Insured losses from bridge collapse could reach $4bn and harden marine market: Morningstar
Insured losses from the collapsed Francis Scott Key Bridge that was struck by a container ship and disruption to the Port of Baltimore could total up to $4bn, says DBRS Morningstar.
The loss could add upward pricing pressure to marine insurance rates globally, the rating agency adds.
Total insured losses could surpass the 2012 Costa Concordia disaster, which resulted in a record marine insurance loss of around $1.5bn, Morningstar says.
Depending on the length of the port’s blockage and the nature of business interruption coverage it carries, “insured losses could total between $2bn and $4bn”, DBRS Morningstar predicts.
Despite the potential for outsized losses, Morningstar expects they will remain manageable for the global insurance industry as claims will ultimately be paid by a large and diversified pool of insurers and reinsurers.
The bridge collapse could affect multiple insurance policies, including marine liability and hull, property, cargo and business interruption.
“In our view, these losses will add to the woes of marine insurers who have been facing recent challenges due to the Houthi rebels’ attacks in the Red Sea,” said Marcos Alvarez, managing director at Morningstar.
Property insurance policies are also likely to be triggered as it is understood the bridge was insured, Morningstar says.
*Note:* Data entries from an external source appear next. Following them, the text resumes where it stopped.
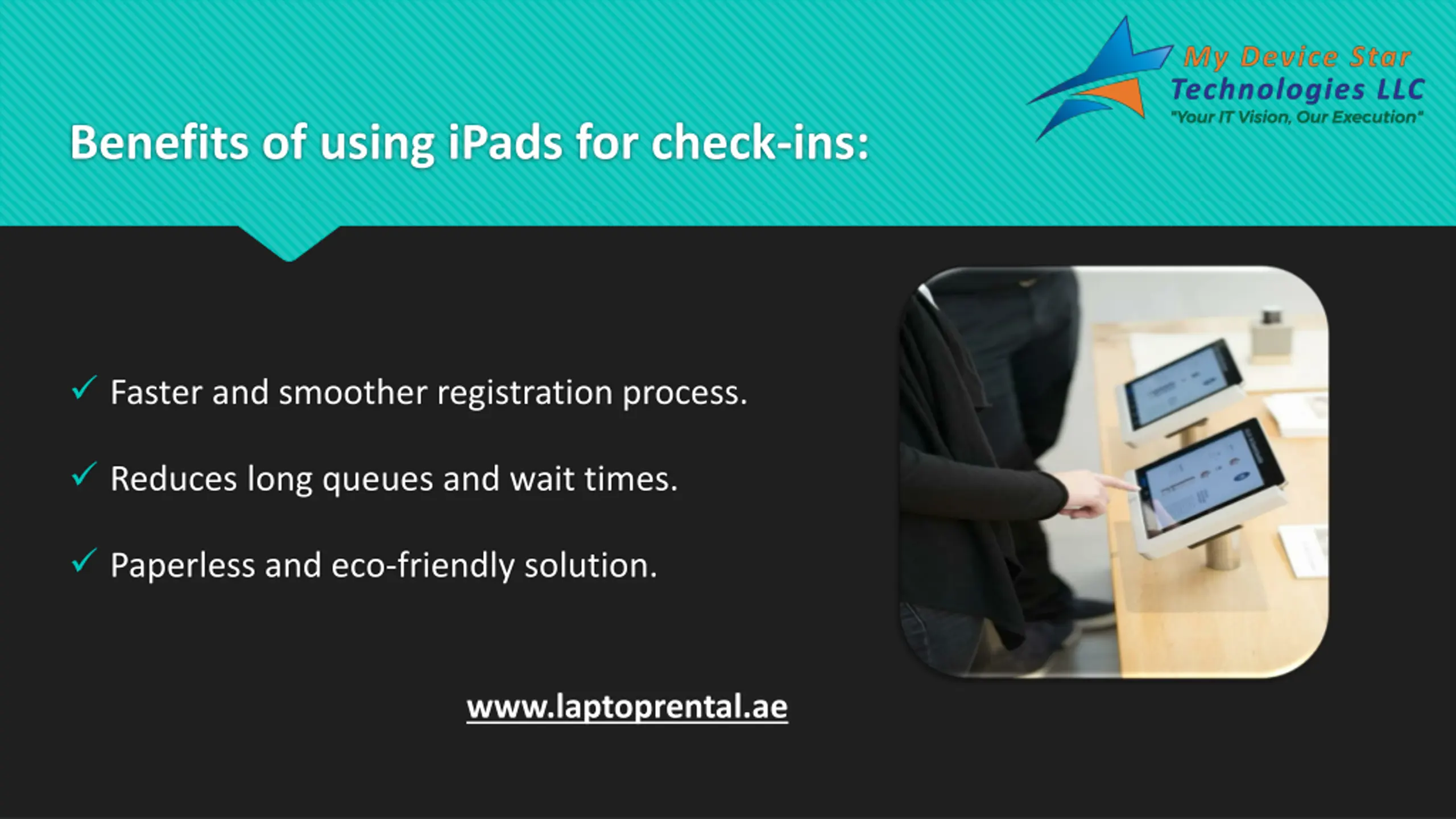 My Device Star Technologies LLC
"Your IT Vision, Our Execution"

Benefits of using iPads for check-ins:

✓ Faster and smoother registration process.

✓ Reduces long queues and wait times.

✓ Paperless and eco-friendly solution.

www.laptoprental.ae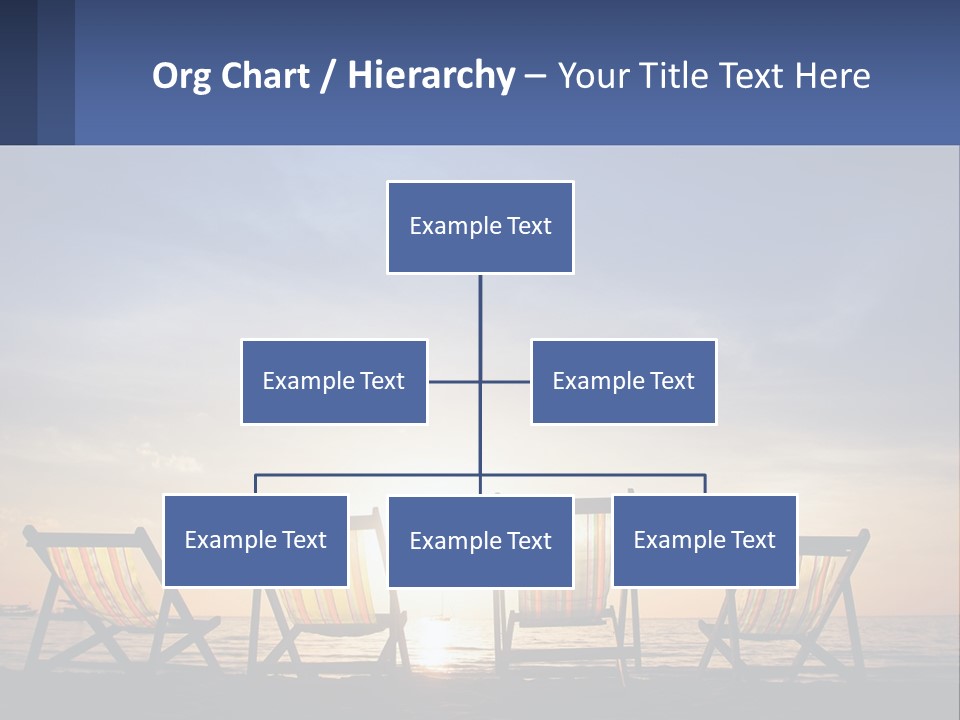 Org Chart / Hierarchy – Your Title Text Here

Example Text

Example Text

Example Text

Example Text

Example Text

Example Text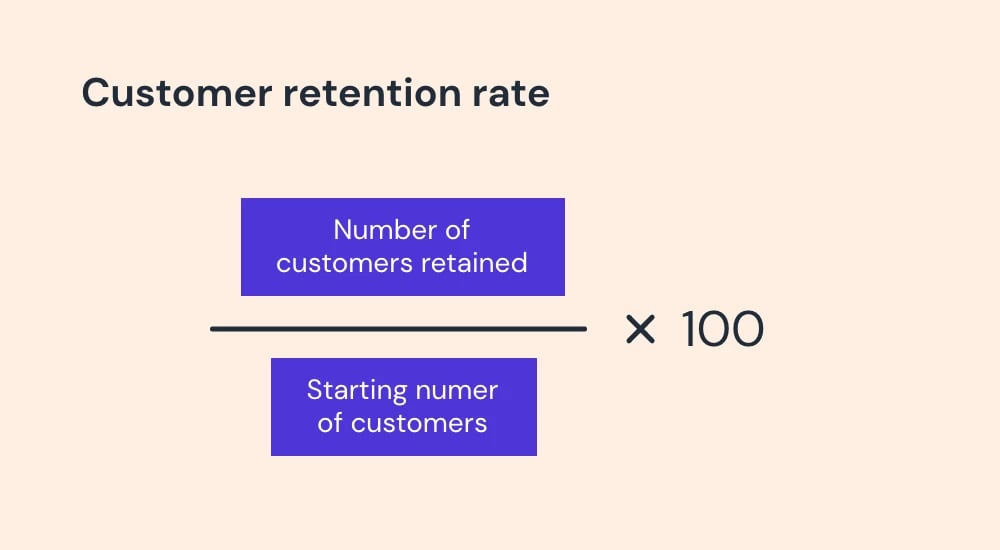 Customer retention rate

$\frac{\text{Number of customers retained}}{\text{Starting numer of customers}} \times 100$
The property policy for the Port of Baltimore could also include business interruption coverage that would protect the owner against financial losses due to the decrease in shipping traffic.
“We anticipate that litigation will immediately ensue to determine legal responsibility for the involved parties and their insurers,” Morningstar says.
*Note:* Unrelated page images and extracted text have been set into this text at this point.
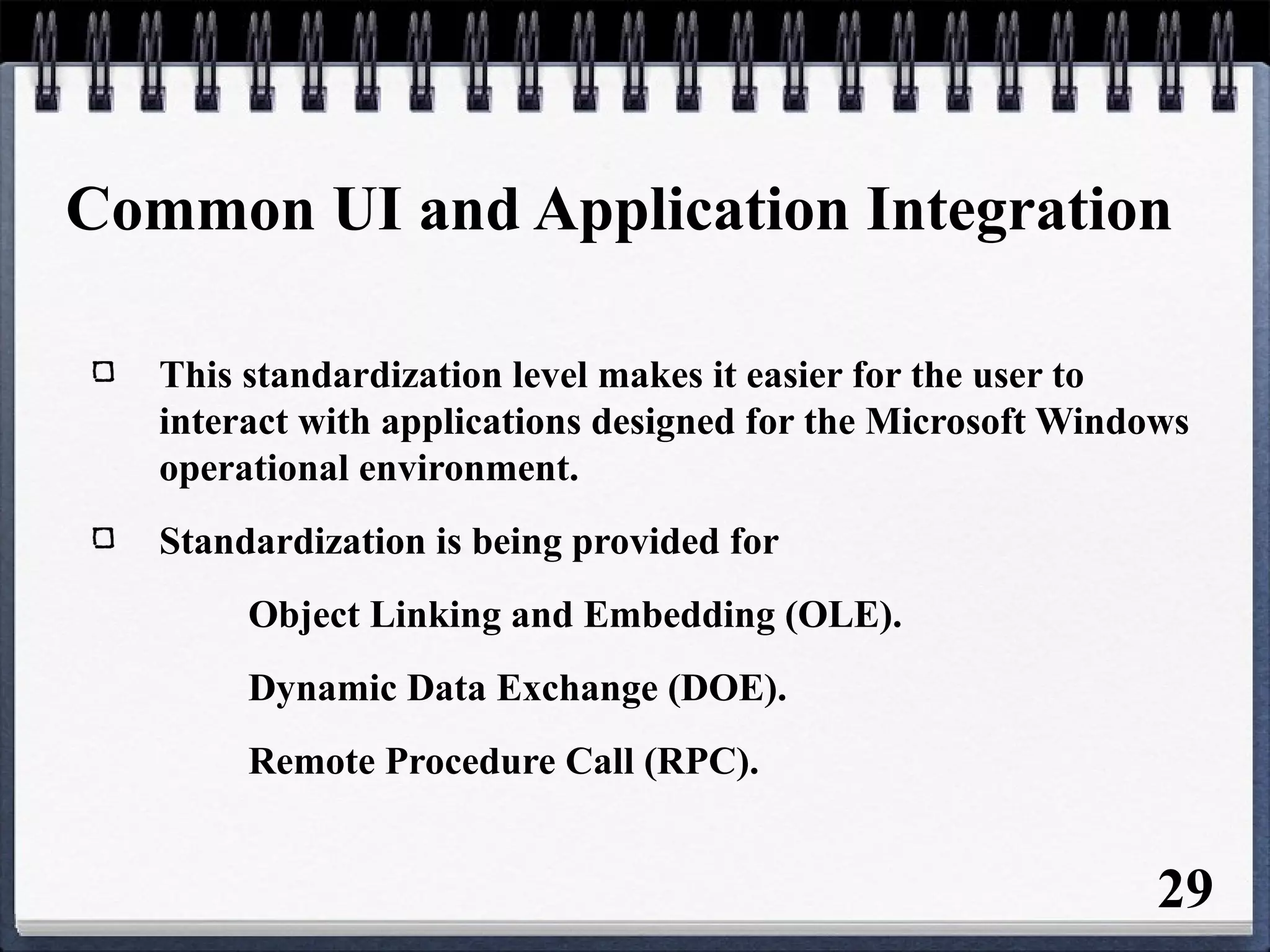 Common UI and Application Integration

This standardization level makes it easier for the user to interact with applications designed for the Microsoft Windows operational environment.

Standardization is being provided for

Object Linking and Embedding (OLE).

Dynamic Data Exchange (DOE).

Remote Procedure Call (RPC).

29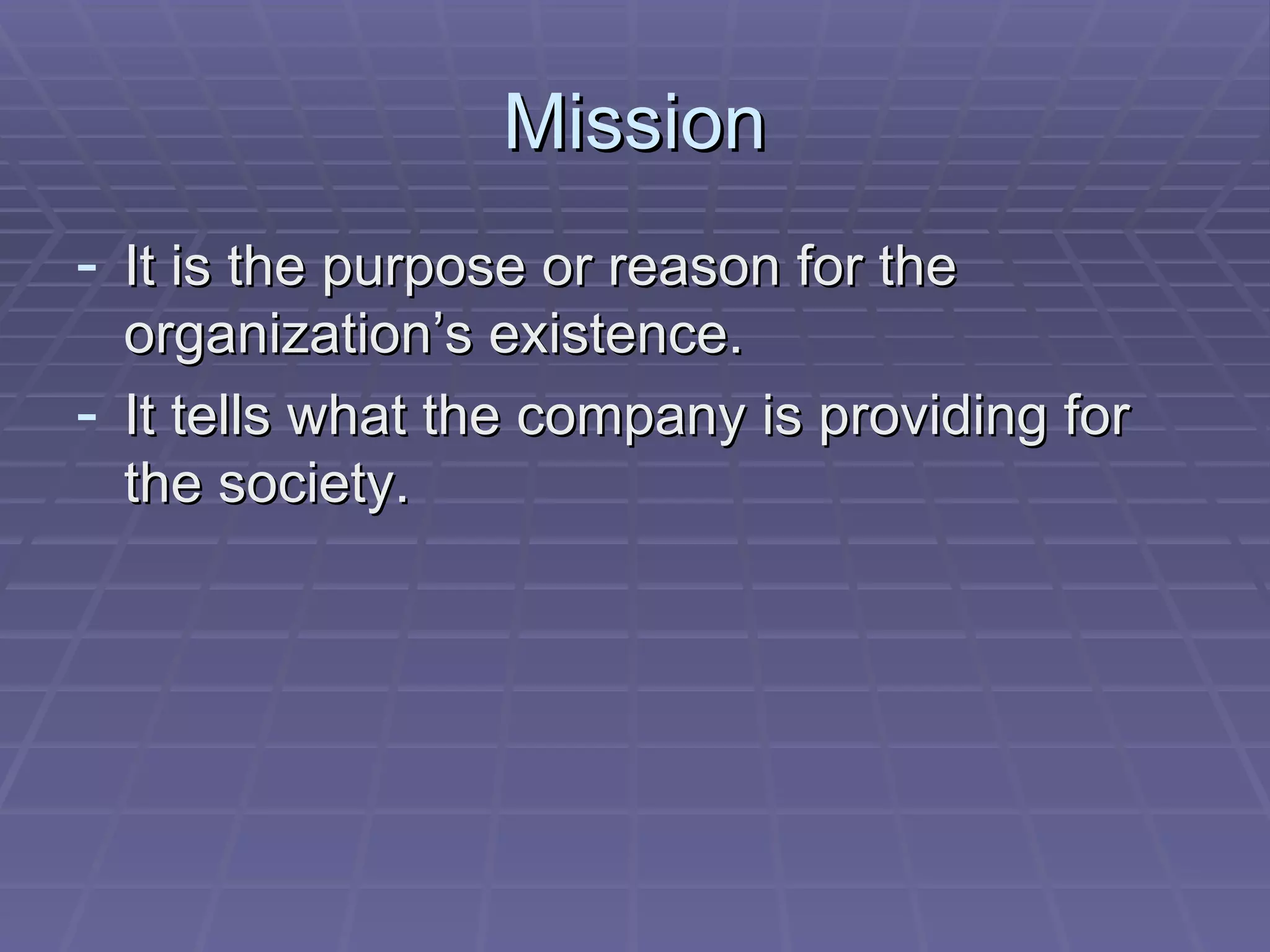 Mission

- It is the purpose or reason for the organization’s existence.
- It tells what the company is providing for the society.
Subrogation among insurers is likely to follow. If courts determine that the ship owner is liable for the accident, insurers of the bridge and the port can recover insured losses from its liability insurers, the rating agency says.
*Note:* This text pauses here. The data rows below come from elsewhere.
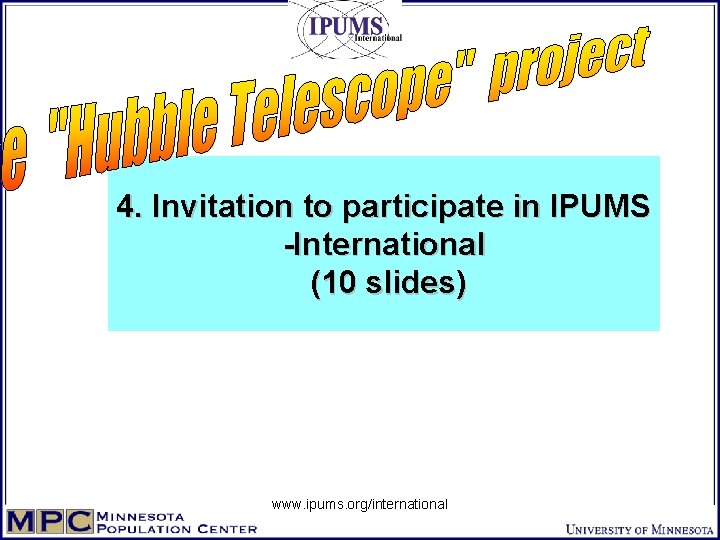 IPUMS
International

e "Hubble Telescope" project

4. Invitation to participate in IPUMS -International
(10 slides)

www.ipums.org/international

MPC MINNESOTA POPULATION CENTER

UNIVERSITY OF MINNESOTA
Given the potential legal liability of the container ship operator for loss of life, physical damage to the bridge and business interruption to the port for a relatively extended period of time, protection and indemnity liability insurance will play a crucial role, the report says.
London-based marine mutual insurer The Britannia P&I Club confirmed on Tuesday that operator Dali is insured by the club for protection and indemnity liabilities.
Reinsurers participating in the International Group of P&I Clubs’ reinsurance pool will bear most of the insured losses of this event, Morningstar says.
At least six construction workers are presumed dead after the Singapore-flagged Dali, owned by Grace Ocean Pte Ltd, collided with one of the pillars of the bridge.